Шрифт:
Интервал:
Закладка:
Слезы боли, обиды, бессилия струились по лицу Аннабелл. Если она попытается рассказать о случившемся, никто не станет ее слушать. Никому не будет до нее дела. Девушки не раз сообщали об изнасилованиях, но никаких расследований и наказаний так и не последовало. Если они все же настаивали на расследовании и передаче дела в трибунал, над ними издевались. Никто им не верил; девушек обвиняли в развратном поведении и в том, что они сами провоцировали своих насильников.
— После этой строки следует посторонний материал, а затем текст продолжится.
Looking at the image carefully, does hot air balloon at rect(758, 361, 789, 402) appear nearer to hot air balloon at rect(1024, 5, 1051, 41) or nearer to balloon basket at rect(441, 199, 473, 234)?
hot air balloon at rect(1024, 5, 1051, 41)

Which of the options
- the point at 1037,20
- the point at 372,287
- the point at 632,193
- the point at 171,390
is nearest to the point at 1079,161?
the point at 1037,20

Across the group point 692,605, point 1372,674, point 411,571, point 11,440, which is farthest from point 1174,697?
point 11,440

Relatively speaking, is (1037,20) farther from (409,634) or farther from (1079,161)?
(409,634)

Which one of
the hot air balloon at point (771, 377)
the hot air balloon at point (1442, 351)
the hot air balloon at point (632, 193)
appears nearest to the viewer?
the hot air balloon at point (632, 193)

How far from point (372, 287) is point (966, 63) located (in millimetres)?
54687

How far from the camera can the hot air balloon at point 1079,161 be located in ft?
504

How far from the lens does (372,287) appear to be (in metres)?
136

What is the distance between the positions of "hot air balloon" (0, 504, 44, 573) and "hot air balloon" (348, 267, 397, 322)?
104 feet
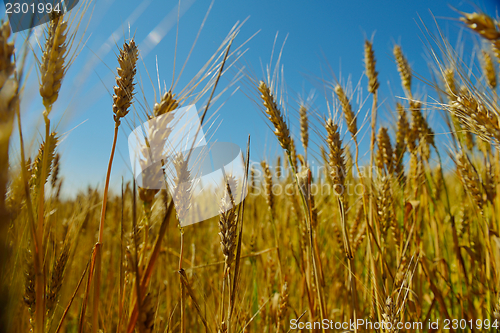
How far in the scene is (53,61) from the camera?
2.30 feet

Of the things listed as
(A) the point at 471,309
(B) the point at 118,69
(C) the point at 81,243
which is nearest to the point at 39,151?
(B) the point at 118,69

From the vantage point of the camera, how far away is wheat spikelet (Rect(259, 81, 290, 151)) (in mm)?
1137

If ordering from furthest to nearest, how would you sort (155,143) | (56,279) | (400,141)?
(400,141)
(56,279)
(155,143)

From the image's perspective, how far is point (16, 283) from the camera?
0.62m

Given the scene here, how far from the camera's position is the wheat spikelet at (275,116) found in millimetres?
1137

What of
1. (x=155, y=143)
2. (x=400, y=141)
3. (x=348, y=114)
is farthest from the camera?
(x=400, y=141)

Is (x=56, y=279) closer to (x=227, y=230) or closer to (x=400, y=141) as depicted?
(x=227, y=230)

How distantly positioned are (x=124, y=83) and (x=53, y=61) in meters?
0.20

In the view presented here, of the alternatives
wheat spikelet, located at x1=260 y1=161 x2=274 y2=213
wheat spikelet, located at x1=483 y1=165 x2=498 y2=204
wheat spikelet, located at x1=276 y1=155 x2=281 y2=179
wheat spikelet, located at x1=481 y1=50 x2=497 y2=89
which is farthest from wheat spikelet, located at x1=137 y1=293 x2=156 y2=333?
wheat spikelet, located at x1=481 y1=50 x2=497 y2=89

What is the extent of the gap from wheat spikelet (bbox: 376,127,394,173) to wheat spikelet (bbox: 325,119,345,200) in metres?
0.65

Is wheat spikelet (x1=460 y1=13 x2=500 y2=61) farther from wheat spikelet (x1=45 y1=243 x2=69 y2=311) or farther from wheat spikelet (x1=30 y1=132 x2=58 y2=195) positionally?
wheat spikelet (x1=45 y1=243 x2=69 y2=311)

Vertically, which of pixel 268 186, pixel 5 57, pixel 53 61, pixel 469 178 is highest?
pixel 53 61

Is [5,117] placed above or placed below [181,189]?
above

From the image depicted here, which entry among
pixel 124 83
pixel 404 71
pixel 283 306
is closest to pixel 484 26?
pixel 124 83
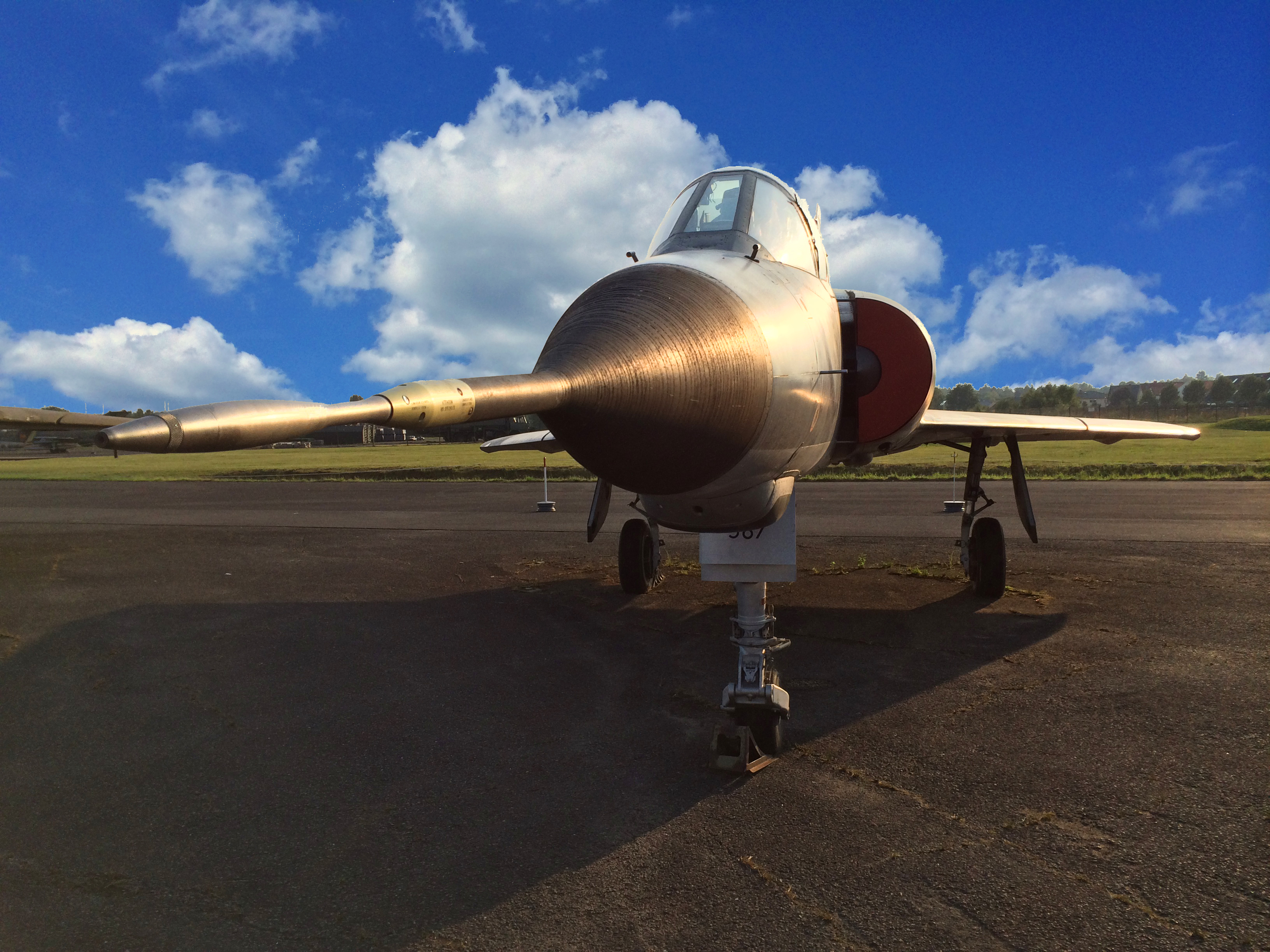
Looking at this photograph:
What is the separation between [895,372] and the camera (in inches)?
178

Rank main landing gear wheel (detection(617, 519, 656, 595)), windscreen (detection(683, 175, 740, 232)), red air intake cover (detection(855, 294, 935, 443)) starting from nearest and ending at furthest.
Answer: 1. windscreen (detection(683, 175, 740, 232))
2. red air intake cover (detection(855, 294, 935, 443))
3. main landing gear wheel (detection(617, 519, 656, 595))

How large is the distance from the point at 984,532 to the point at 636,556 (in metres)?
3.93

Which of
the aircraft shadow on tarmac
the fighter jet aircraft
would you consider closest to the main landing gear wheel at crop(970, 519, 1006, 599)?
the aircraft shadow on tarmac

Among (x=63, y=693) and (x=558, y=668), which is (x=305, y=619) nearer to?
(x=63, y=693)

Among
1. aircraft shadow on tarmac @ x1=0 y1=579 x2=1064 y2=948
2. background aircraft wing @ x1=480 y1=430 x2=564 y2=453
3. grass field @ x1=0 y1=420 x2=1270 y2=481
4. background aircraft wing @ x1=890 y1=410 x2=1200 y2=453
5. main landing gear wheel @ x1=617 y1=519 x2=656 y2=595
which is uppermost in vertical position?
background aircraft wing @ x1=890 y1=410 x2=1200 y2=453

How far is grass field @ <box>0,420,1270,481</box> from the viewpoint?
25172 mm

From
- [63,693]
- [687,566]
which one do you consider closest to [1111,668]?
[687,566]

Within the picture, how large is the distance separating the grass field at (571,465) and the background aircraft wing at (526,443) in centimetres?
770

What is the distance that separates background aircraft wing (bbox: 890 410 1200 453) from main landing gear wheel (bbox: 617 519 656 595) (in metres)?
3.31

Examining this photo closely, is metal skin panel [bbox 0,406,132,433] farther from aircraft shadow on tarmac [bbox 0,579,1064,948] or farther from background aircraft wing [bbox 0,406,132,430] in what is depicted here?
aircraft shadow on tarmac [bbox 0,579,1064,948]

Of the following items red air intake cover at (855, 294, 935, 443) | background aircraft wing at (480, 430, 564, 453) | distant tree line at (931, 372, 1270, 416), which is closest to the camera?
red air intake cover at (855, 294, 935, 443)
Вздумай Аннабелл обвинить в подобном преступлении британского лорда, ее бы и слушать не стали в официальном учреждении. Шла война, и кому было дело до какой-то фельдшерицы, изнасилованной британским офицером. Оставалось молиться, чтобы это ужасное происшествие не имело последствий. А вдруг судьба снова окажется такой жестокой и она забеременеет?! В ту ночь Аннабелл, с трудом добравшаяся до кровати, раз за разом прокручивала в мозгу случившееся, плакала и вспоминала Джосайю. Господи, ну за что ей все это?! Она ведь только хотела любить мужа, рожать от него детей, заботиться о них. А этот ублюдок превратил акт любви в муку и унижение, надругавшись над ней. Промучившись долгие часы без сна, Аннабелл приняла решение — забыть случившееся, вычеркнуть эту страшную ночь из своей жизни и продолжать жить. А что еще оставалось ей?..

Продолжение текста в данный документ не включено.